## PROBLEM DETAILS
When you copy the data that follows, reproduce every word exactly and leave out the images.

## RAW DATA
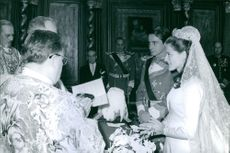 Bride and groom standing during the royal marriage ceremony.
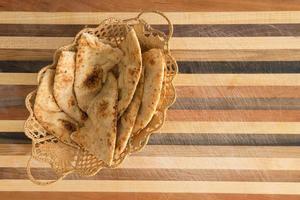 köstlich gebackene Naan-Fladenbrotscheiben im Korb auf Schneidebrett foto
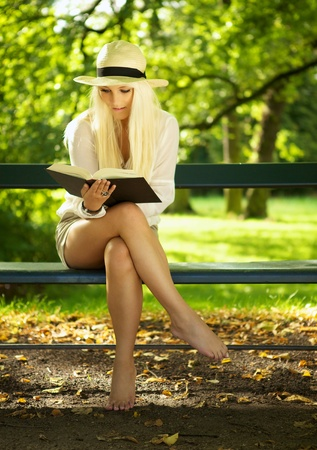 sitting in the bench: Woman sitting on a park bench and reading a book.  Stock Photo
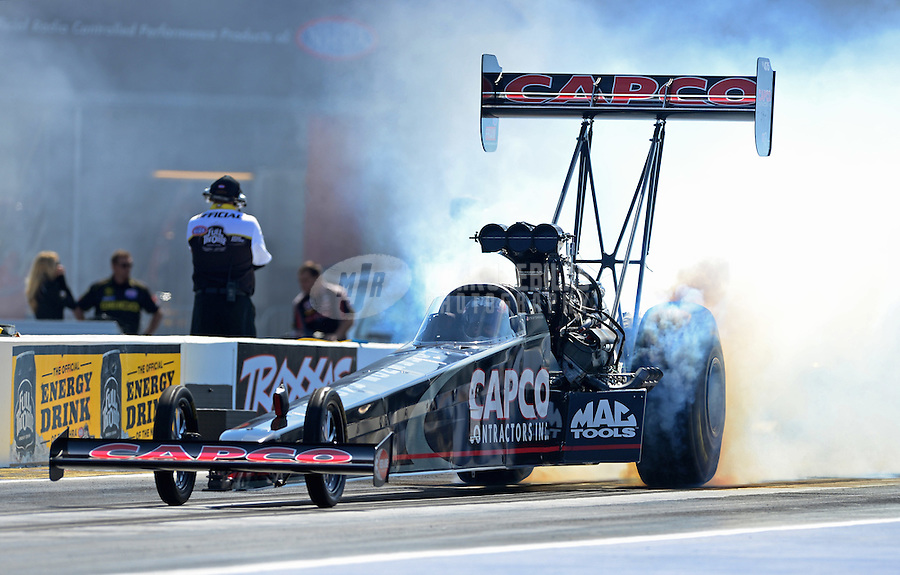 Apr. 13, 2012; Concord, NC, USA: NHRA top fuel dragster driver Steve Torrence does a burnout during qualifying for the Four Wide Nationals at zMax Dragway. Mandatory Credit: Mark J. Rebilas-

## TASK RESPONSE
 Bride and groom standing during the royal marriage ceremony.
 köstlich gebackene Naan-Fladenbrotscheiben im Korb auf Schneidebrett foto
 sitting in the bench: Woman sitting on a park bench and reading a book.  Stock Photo
 Apr. 13, 2012; Concord, NC, USA: NHRA top fuel dragster driver Steve Torrence does a burnout during qualifying for the Four Wide Nationals at zMax Dragway. Mandatory Credit: Mark J. Rebilas-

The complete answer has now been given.